Snoring occurs in roughly 57% of adult men and 40% of women. Of these, one quarter are considered habitual snorers. About 10-12% of children also snore. Snoring on its own is usually considered a harmless – albeit highly disruptive – phenomenon, but for some people it indicates a more serious underlying medical condition or sleep disorder.
Snoring occurs when airflow is blocked or restricted in the nasopharynx, an area of the upper airway located behind your nose. Tissues in the airway flutter and strike each other to produce the telltale snoring sound, which can range from light and barely audible to heavy and disruptive.
For some people, heavy snoring indicates the presence of sleep apnea, a sleep-related breathing disorder that causes people to choke or gasp for air in their sleep. Snoring is considered the chief symptom of obstructive sleep apnea (OSA), a condition attributed to a physical blockage that restricts respiratory activity in the upper airway.
Roughly 2-9% of adults live with OSA. Episodes involving a complete loss of airflow are called apneas, and episodes with reduced airflow are known as hypopneas. Apneas and hypopneas occur five to 15 times per hour in people with mild OSA, 16 to 30 times per hour in those with moderate OSA, and more than 30 times per hour in those with severe OSA.

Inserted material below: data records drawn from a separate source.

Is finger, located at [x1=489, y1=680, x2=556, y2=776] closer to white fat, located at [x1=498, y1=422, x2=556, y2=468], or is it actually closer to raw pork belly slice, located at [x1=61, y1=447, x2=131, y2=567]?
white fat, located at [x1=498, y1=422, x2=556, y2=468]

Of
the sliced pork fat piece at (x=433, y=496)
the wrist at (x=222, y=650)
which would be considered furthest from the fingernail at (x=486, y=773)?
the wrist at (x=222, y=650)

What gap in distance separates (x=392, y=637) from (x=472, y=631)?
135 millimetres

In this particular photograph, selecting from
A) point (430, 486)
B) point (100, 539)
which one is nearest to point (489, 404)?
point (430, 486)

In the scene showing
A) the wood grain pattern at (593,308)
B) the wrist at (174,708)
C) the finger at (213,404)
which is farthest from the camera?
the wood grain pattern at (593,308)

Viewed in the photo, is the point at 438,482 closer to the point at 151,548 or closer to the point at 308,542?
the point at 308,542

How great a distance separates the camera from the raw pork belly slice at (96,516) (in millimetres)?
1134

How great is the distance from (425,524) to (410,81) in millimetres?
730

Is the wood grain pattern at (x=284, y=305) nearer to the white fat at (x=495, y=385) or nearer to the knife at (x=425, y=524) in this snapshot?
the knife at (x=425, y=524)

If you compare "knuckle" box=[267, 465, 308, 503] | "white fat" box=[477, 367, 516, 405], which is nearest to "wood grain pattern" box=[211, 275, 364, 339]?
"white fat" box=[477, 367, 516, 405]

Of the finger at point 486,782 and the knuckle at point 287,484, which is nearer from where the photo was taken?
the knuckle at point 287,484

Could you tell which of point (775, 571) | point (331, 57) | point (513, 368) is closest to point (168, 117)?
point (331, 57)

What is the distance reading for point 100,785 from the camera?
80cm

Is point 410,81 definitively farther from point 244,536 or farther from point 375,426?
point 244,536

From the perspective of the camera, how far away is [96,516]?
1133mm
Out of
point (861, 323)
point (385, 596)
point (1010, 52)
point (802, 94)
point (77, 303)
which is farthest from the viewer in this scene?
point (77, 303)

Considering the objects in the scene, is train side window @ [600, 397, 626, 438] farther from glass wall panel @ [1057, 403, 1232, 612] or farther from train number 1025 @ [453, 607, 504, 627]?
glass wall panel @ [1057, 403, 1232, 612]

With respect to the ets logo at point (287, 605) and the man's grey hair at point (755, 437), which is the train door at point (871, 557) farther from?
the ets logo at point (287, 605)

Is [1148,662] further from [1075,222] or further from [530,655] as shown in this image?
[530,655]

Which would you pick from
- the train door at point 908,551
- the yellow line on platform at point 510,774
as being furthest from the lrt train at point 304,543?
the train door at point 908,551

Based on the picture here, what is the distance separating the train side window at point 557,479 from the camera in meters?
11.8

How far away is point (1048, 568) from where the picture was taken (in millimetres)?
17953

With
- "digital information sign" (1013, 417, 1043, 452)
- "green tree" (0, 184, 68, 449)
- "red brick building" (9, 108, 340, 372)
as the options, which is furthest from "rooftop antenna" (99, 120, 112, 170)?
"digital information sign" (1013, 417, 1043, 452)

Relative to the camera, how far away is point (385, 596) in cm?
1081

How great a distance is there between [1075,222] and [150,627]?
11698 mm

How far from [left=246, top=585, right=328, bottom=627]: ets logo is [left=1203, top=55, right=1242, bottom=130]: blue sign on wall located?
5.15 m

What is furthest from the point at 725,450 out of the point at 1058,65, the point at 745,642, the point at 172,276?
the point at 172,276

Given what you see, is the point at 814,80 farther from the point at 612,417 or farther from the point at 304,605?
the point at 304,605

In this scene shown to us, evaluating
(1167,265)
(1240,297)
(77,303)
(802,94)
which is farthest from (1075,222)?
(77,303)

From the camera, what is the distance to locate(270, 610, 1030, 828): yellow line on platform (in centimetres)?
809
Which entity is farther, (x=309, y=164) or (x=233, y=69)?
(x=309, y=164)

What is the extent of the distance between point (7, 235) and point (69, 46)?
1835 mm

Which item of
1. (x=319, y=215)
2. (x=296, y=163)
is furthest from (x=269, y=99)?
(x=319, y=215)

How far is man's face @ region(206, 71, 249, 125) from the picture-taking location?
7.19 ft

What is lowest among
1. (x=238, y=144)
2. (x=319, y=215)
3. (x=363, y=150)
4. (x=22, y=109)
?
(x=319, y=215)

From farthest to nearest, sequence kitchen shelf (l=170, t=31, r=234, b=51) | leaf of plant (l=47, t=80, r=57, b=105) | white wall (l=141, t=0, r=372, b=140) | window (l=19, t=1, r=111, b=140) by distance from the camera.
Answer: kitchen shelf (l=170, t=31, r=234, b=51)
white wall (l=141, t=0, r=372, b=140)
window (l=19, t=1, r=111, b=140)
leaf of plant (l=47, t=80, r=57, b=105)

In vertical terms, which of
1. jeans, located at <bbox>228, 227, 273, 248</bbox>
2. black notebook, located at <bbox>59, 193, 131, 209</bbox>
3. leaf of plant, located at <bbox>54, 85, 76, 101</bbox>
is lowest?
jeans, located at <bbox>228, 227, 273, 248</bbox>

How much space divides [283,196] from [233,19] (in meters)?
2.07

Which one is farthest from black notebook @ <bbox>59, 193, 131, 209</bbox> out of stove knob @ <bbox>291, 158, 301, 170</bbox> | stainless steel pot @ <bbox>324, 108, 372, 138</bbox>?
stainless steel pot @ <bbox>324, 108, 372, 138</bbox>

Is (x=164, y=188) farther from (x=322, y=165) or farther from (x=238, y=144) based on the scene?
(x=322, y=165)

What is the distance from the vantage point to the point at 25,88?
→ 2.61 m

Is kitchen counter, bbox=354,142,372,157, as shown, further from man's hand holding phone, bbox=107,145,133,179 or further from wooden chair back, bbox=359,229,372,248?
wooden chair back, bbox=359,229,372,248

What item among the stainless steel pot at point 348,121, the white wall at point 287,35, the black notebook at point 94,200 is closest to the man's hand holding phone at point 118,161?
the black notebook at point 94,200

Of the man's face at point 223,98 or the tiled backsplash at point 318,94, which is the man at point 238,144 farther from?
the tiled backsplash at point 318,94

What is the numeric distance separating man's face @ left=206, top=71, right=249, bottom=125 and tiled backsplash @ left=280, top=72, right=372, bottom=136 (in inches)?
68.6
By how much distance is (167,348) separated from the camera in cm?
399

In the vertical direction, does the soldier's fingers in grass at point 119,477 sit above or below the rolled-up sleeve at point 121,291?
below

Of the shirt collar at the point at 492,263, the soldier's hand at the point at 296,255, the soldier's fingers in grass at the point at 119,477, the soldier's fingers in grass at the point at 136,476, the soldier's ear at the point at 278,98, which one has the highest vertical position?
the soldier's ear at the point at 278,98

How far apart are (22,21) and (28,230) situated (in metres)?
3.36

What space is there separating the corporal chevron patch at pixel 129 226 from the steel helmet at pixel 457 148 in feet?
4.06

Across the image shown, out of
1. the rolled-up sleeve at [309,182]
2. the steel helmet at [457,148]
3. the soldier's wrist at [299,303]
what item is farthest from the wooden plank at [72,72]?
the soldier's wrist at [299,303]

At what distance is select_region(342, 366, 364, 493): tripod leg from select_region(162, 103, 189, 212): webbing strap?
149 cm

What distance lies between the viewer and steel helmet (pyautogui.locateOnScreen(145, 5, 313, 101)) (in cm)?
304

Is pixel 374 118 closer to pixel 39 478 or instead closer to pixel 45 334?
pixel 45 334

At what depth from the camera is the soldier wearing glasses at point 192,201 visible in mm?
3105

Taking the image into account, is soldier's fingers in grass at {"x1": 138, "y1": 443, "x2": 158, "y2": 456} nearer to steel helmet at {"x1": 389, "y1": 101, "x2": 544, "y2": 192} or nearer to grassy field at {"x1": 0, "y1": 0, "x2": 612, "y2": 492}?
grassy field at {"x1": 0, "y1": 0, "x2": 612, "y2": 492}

Considering each apnea normally lasts at least 30 seconds, even mild OSA can be disruptive to the sleeper and anyone who shares their bed. Snoring may accompany apnea-hypopnea episodes or occur independently during the night. Excessive daytime sleepiness from not getting enough rest is another common symptom of OSA.
Risk factors for OSA include:
Based on testing for at least five apnea-hypopnea episodes per hour, roughly 24% of men and 7% of women live with sleep apnea. Obese people and the elderly are considered at higher risk for OSA. It’s also believed that consuming alcohol or sedating medications before bed can exacerbate OSA symptoms.
Central sleep apnea, which occurs when the brain cannot properly signal the muscles that control breathing, may also produce snoring, but this is less common. Another sleep disorder, upper airway resistance syndrome, can cause snoring due to airway restriction but does not include apnea or hypopnea episodes. Additionally, sleep-related bruxism – also known as nocturnal teeth-grinding – is associated with snoring, particularly in children.
Any sleep disorder should be taken seriously. If you or your partner are concerned about heavy snoring, you should schedule a visit with your doctor to discuss the situation. People with OSA often benefit from continuous positive air pressure (CPAP) therapy, which administers air that is pressurized at a prescribed rate to ease breathing during the night.
While snoring does not necessarily indicate the presence of a sleep disorder, it can disrupt sleep for you and your partner. Snoring is associated with obesity and old age even for those who do not have sleep apnea symptoms. Other risk factors for snoring include:
Another common cause of snoring is back sleeping, which can affect breathing by restricting the airway. People who snore are often encouraged to sleep on their sides instead.
You may be able to reduce your snoring by making certain lifestyle changes. These include losing weight, avoiding alcohol and sedative medications at night, and always sleeping on your back. Since nasal congestion can cause breathing, treating this with decongestants or corticosteroid sprays may be effective if your doctor approves them.
People who see their doctor about snoring may be evaluated for sleep apnea. The examination may include an examination of the nose and mouth to check for a physical obstruction, as well as other warning signs such as nasal polyps, a high or narrow arched palate, a displaced jaw, or enlarged tonsils or adenoids.
Anti-snoring mouthguards have proven effective for some people. Tongue-retaining devices (TRDs) form a seal around the tongue and hold it in place. These appliances can alleviate snoring for people whose tongues tend to fall in the back of their throat when they sleep. Mandibular advancement devices (MADs) physically move the tongue and jaw forward, allowing for maximum airflow.
In certain cases, surgery may be advised. During a uvulopalatopharyngoplasty procedure, the patient’s uvula, palate, and pharyngeal walls are removed to create more space for the upper airway. However, this is a procedure that requires general anesthesia and may not be the most practical – or cost-effective – way to correct snoring.